If this is not an appropriate answer to your question, could you please explain your question again in more detail?

Understanding the compute requirement at train time is equally important. We don't know how much training time is required per step and in total and how it compares with other baselines that the authors have compared with. It'll also be useful to know the additional # of parameters added through the gradient parameterization.

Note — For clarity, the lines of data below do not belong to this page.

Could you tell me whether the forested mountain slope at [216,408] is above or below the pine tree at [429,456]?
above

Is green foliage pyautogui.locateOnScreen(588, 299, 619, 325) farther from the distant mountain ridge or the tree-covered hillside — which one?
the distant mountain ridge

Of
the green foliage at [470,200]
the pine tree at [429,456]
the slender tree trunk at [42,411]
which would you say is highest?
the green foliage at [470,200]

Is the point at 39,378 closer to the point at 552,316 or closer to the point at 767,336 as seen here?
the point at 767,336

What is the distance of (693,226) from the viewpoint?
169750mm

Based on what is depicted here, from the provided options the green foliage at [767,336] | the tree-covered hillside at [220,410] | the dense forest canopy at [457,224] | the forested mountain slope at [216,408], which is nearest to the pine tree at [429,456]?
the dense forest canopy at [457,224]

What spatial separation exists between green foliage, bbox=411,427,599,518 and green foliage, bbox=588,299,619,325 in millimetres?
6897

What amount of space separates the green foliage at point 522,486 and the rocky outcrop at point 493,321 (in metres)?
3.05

For meta-training, we use approximately 10 hours for 2000 updates of meta-parameters on a single NVIDIA RTX A6000 GPU. It is important to note that we meta-train only once for all experiments in the paper since we aimed to meta-train the sampler which is transferable to various tasks. Therefore, it is unfair for our method to compare the wall clock time including meta-training time with other baselines.

Our meta-learner consists of 2 layer MLP with 32 hidden nodes. This neural network takes a 9-dimensional input and output 2-dimensional vector so the additional number of parameters is 1442. This neural network is applied to each dimension of the inner-parameter independently. L2E takes about 1.2~1.5 times more wall clock time than CSGMCMC for one step update according to Table 18.

I think there will be some tradeoff between the number of samples we generate in the inner loop to compute L and final convergence in terms of how quickly we converge and quality of the posterior samples. Running an ablation on the number of samples we generate in the inner loop would also be useful for practitioners who would be interested in using this approach.

We have added ablation experiments in Appendix C.3. for the number of samples in the inner loop. As you expected, we confirm that generating a smaller number of samples during inner-loop harms the convergence of the sampler in evaluation tasks. When the inner loop is too short, the sampler may not sufficiently learn information about the loss surface in low-loss regions during meta-training. Then, the sampler will fail to learn desirable properties such as exploration in minima or fast convergence.

I do like this paper overall and I think it has shown some interesting results. I have listed my comments that I'd like the authors to address in the weaknesses section. Also, it'll be useful if the author can provide some insights on how to speed up their algorithm and make it more efficient. For e.g., would warm starting with an SGD estimate in the meta-learning framework help?

We can speed up L2E by reducing the thinning interval. As shown in Figure 19, while CSGMCMC shows performance drop as the thinning interval decreases, L2E can maintain a similar level of accuracy and diversity with shorter thinning interval. Specifically, L2E maintains performance even when reducing the thinning interval from 50 epochs to 10 epochs for both CIFAR-10 and CIFAR-100. L2E outperforms CSGMCMC's 5100 epochs performance with just 1100 epochs.

Furthermore, L2E may benefit from using burn-in epochs with SGD, as it allows for warm starting with SGD and immediate sample collection using L2E to traverse high density regions between different modes. Additionally, since our approach shares some similarities with other SGMCMC in parameterization, we can apply techniques such as LR warm-up or LR scheduling. In other words, existing techniques for accelerating training can be applied to L2E so L2E has great potential in terms of efficiency and scalability. In conclusion, based on these insights and results, L2E has numerous ways to achieve speed up and potentially efficiency.